Le metteur en scène américain Bob Wilson est le «grand invité» du musée du Louvre, où il a installé son lit au milieu d'objets de son hétéroclite collection personnelle tandis que des vidéos montrent Lady Gaga en député assassiné dans sa baignoire lors de la Révolution française.

À 72 ans, le «maître» a accumulé une oeuvre protéiforme, que le Louvre explore à partir de cette semaine sous le titre Living Rooms avec une sélection d'objets qui constituent la matière première de son inspiration: art contemporain mais aussi objets trouvés dans la rue ou pièces d'arts premiers.

«Je voulais présenter quelque chose de personnel: j'ai montré ma chambre», résume Bob Wilson, également fêté à Paris par le festival d'Automne avec trois spectacles.

Le vaste lit trône au centre d'une immense pièce - la salle de la Chapelle - où les objets sont accrochés jusqu'au plafond. Statuettes, masques, photos, dessins témoignent d'une collection débutée dans l'enfance.

Depuis ses 12 ans, «Bob» accumule les objets les plus divers, à commencer par les chaises, dont plusieurs sont exposées. Cet artiste aux multiples talents - théâtre, opéra, arts plastiques, vidéo -, a acheté son premier tableau encore enfant, «pour 75 cents», se souvient-il.

Le visiteur passe devant une paire de chaussons ayant appartenu à Noureev, un unique chausson de Balanchine, un gant d'enfant trouvé sur la 7e avenue à New York, une paire d'escarpins de Marlène Dietrich et un lapin blanc.

Un cabinet de curiosité surréaliste, source d'inspiration pour l'enchanteur qui a révolutionné le spectacle, avec ses gestes chorégraphiés au millimètre, des décors, lumières et effets visuels saisissants.

Une photo d'Albert Einstein, l'air candide, en manches courtes et bretelles, a inspiré l'opéra Einstein on the Beach (1976) qui sera recréé en janvier au Théâtre du Châtelet à Paris.

Les objets proviennent pour la plupart du centre de Watermill, à Long Island, où il invite l'été de jeunes artistes. Bob Wilson a voulu livrer l'ensemble sans explication: ni cartel ni panneau. Une feuille détaillant une douzaine d'objets sera distribuée au public pendant la durée de l'exposition (jusqu'au 17 février).

«Tous ces objets ont influencé mon travail, j'ai voulu partager avec le public français quelque chose qui n'a jamais été montré», a-t-il précisé mercredi lors de l'inauguration.



«Gaga portraits»


Le lit, au-dessus duquel sont alignées de minutieuses statuettes eskimo, fait face à une installation vidéo où Lady Gaga tournoie, suspendue ligotée à une corde, tête en bas.

D'autres vidéos, créées spécialement pour le Louvre, sont exposées deux étages plus bas dans la salle de la Maquette: les Gaga portraits, tournés il y a une dizaine de jours à Londres en studio.

La reine de la pop américaine y incarne des personnages de peintures célèbres, tels ce Portrait de Mademoiselle Caroline Rivière peint par Ingres en 1806, exposé dans le musée.

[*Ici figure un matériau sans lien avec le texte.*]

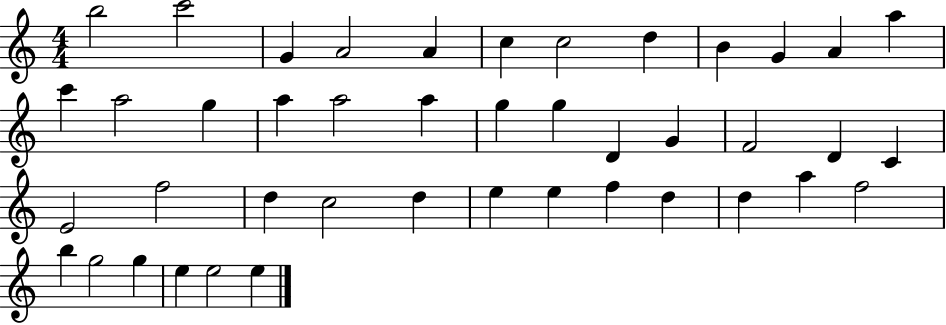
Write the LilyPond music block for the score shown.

{
  \clef treble
  \numericTimeSignature
  \time 4/4
  \key c \major
  b''2 c'''2 | g'4 a'2 a'4 | c''4 c''2 d''4 | b'4 g'4 a'4 a''4 | \break c'''4 a''2 g''4 | a''4 a''2 a''4 | g''4 g''4 d'4 g'4 | f'2 d'4 c'4 | \break e'2 f''2 | d''4 c''2 d''4 | e''4 e''4 f''4 d''4 | d''4 a''4 f''2 | \break b''4 g''2 g''4 | e''4 e''2 e''4 | \bar "|."
}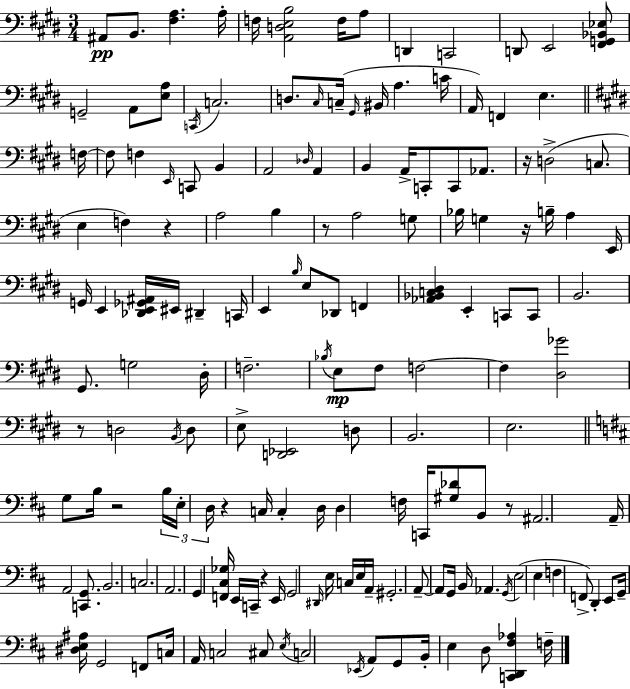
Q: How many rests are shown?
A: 9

Une série de 14 écrans propose de troublantes variations autour de La tête de Saint Jean-Baptiste, sanglante sur son plateau, peinte par Solario en 1507.

Mais la vidéo la plus saisissante est sans doute le portrait du député Jean-Paul Marat assassiné dans sa baignoire sous la Révolution française, dont l'original est à Bruxelles. Accroché au coeur du département des peintures, à dix mètres de la Joconde, l'écran restitue la puissance théâtrale du tableau réalisé par Jacques Louis David en 1793.

Ce n'est pas la première fois que Bob Wilson recompose ainsi des images célèbres avec l'aide de personnalités: Isabelle Huppert, Jeanne Moreau, Willem Dafoe se sont prêtés au jeu.

«Bob Wilson, qui est surtout connu en France pour ses spectacles, est un des précurseurs de l'art vidéo», estime Stéphane Malfettes, qui coordonne les performances.

Plusieurs événements autour de l'exposition ont par ailleurs été prévus. Christopher Knowles, rencontré par Bob Wilson alors qu'il était un jeune adolescent autiste en 1973, et coauteur de l'opéra Einstein on the Beach, réalisera notamment une performance The Sundance Kid is Beautiful les 16 et 17 novembre.